**DIRECTION 1:**
In the warrant clause below, list every group of people to whom, under exception (1), warrants may be granted without Section 11(b) applying.
**DIRECTION 2:**
Write out the part of the warrant clause below that begins at the words "(ii) Minimum" and stops after "such Exercise Price.".

**PASSAGE SHOWN:**
[START]

Notwithstanding anything to the contrary herein, this Section 11(b) shall
not apply to the following (1) the granting of warrants to employees, officers,
directors or consultants of the Company pursuant to any stock option plan or
other written compensatory agreement, or (2) the issuance of warrants in
connection with acquisitions, joint ventures, arrangements related to the
Company’s operations and strategic relationships, or other strategic
investments, the primary purpose of which is not to raise capital.
(ii) Minimum
Adjustment of Exercise Price. No
adjustment of the Exercise Price shall be made in an amount of less than 1% of
the Exercise Price in effect at the time such adjustment is otherwise required
to be made, but any such lesser adjustment shall be carried forward and shall be
made at the time and together with the next subsequent adjustment which,
together with any adjustments so carried forward, shall amount to not less than
1% of such Exercise Price.

[END]

**GIVEN MATERIAL:**

[START]

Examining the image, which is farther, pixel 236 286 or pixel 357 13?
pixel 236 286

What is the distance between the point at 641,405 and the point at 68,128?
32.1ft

[END]

**EXERCISE RESULT 1:**
Employees, officers, directors, consultants

**EXERCISE RESULT 2:**
(ii) Minimum
Adjustment of Exercise Price. No
adjustment of the Exercise Price shall be made in an amount of less than 1% of
the Exercise Price in effect at the time such adjustment is otherwise required
to be made, but any such lesser adjustment shall be carried forward and shall be
made at the time and together with the next subsequent adjustment which,
together with any adjustments so carried forward, shall amount to not less than
1% of such Exercise Price.